What to work on
Copy out word for word everything from the first of the lines below down to and including the line containing "0.51 metres".

____

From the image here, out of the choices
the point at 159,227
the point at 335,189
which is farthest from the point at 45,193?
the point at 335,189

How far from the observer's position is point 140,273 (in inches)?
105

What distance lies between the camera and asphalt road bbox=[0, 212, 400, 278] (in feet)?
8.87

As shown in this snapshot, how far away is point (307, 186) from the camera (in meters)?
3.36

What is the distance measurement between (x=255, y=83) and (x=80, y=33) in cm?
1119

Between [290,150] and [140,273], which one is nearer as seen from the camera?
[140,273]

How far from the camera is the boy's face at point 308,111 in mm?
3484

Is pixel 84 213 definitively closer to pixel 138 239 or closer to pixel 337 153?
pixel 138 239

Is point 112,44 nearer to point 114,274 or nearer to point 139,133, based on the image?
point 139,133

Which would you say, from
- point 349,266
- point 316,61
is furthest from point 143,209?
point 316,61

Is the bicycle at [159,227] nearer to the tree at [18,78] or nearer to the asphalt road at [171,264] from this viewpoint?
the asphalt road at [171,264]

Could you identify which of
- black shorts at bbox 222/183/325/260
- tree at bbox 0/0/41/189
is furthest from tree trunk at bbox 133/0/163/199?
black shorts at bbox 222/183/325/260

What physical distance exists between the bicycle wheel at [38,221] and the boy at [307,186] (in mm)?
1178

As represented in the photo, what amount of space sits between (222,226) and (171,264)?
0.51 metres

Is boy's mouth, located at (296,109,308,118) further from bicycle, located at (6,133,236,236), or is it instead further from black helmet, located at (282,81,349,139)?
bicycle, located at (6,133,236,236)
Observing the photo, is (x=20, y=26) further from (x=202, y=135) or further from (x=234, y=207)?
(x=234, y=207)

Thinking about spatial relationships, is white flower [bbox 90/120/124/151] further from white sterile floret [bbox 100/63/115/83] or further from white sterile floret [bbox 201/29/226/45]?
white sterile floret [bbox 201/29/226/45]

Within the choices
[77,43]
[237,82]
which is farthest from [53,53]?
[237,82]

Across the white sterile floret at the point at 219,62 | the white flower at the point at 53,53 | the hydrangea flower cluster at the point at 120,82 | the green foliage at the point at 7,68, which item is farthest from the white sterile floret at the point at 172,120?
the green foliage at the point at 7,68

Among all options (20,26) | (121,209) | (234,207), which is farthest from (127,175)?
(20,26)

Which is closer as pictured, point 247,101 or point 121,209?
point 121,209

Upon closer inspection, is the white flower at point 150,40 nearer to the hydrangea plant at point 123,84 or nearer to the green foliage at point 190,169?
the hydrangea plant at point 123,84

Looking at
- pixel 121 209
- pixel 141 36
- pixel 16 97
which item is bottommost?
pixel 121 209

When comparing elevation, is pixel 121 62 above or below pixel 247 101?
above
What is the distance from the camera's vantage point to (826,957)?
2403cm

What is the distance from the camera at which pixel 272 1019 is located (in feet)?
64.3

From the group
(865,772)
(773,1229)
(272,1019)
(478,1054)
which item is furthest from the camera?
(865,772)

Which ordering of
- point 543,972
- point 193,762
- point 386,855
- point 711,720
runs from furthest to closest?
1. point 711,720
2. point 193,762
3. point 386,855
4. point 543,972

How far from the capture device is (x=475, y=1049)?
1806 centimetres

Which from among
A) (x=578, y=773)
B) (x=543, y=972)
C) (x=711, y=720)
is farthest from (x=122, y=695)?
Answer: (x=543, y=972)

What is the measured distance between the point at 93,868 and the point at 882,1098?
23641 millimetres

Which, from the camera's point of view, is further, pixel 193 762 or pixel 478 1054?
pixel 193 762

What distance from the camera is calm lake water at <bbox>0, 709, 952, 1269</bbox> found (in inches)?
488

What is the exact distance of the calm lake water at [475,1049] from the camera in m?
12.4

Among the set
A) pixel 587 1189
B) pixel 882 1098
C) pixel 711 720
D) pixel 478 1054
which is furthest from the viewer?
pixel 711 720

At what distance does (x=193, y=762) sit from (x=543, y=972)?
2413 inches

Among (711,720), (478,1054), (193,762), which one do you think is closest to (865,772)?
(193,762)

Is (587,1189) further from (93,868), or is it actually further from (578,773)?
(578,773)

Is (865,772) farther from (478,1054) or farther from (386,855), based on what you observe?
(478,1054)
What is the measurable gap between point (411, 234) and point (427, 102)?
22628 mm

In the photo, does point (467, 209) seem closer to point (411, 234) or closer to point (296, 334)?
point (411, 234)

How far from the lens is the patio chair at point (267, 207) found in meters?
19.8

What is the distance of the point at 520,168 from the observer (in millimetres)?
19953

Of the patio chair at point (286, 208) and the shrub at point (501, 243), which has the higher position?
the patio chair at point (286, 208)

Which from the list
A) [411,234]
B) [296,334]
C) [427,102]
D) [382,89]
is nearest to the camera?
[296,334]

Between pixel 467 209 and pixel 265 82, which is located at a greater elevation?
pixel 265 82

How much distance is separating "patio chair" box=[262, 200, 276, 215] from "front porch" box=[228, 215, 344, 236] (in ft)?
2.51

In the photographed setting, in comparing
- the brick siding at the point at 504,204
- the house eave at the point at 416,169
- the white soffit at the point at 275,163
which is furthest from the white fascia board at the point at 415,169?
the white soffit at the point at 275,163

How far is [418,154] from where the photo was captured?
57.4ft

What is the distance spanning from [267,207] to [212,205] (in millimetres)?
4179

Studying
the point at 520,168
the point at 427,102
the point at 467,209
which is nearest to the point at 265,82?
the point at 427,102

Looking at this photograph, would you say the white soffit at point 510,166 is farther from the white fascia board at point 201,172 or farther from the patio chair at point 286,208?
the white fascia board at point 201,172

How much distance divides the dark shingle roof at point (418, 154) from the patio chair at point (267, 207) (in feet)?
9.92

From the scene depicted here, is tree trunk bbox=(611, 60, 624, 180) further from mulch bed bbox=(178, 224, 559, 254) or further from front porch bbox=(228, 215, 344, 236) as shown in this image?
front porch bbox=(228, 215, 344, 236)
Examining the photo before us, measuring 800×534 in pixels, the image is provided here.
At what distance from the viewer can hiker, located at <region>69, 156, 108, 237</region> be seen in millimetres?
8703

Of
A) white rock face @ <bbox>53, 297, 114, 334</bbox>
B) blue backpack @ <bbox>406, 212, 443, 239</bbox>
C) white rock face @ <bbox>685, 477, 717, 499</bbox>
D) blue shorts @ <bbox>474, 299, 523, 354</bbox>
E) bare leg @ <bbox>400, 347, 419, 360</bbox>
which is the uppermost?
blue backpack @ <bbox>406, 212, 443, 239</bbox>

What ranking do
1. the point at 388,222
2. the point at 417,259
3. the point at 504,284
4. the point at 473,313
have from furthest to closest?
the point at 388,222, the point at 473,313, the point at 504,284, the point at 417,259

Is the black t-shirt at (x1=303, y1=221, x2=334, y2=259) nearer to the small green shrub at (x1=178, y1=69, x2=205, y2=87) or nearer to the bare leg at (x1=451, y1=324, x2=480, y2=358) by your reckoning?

____

Worked solution
From the image here, out of the choices
the point at 159,227
the point at 335,189
which is farthest from the point at 45,193?
the point at 335,189

How far from the observer's position is point 140,273 (in inches)?
105

What distance lies between the camera and asphalt road bbox=[0, 212, 400, 278] (in feet)?
8.87

As shown in this snapshot, how far away is point (307, 186) from the camera (in meters)?
3.36

What is the distance measurement between (x=255, y=83) and (x=80, y=33) in cm?
1119

Between [290,150] and [140,273], which one is nearer as seen from the camera?
[140,273]

How far from the camera is the boy's face at point 308,111 in mm?
3484

Is pixel 84 213 definitively closer to pixel 138 239 or closer to pixel 337 153?
pixel 138 239

Is point 112,44 nearer to point 114,274 or nearer to point 139,133, based on the image?
point 139,133

Which would you say, from
- point 349,266
- point 316,61
is furthest from point 143,209?
point 316,61

Is the bicycle at [159,227] nearer to the tree at [18,78] or nearer to the asphalt road at [171,264] from this viewpoint?
the asphalt road at [171,264]

Could you identify which of
- black shorts at bbox 222/183/325/260
- tree at bbox 0/0/41/189
is furthest from tree trunk at bbox 133/0/163/199?
black shorts at bbox 222/183/325/260

What physical distance exists between the bicycle wheel at [38,221] and the boy at [307,186] (in mm)?
1178

As represented in the photo, what amount of space sits between (222,226) and (171,264)?
0.51 metres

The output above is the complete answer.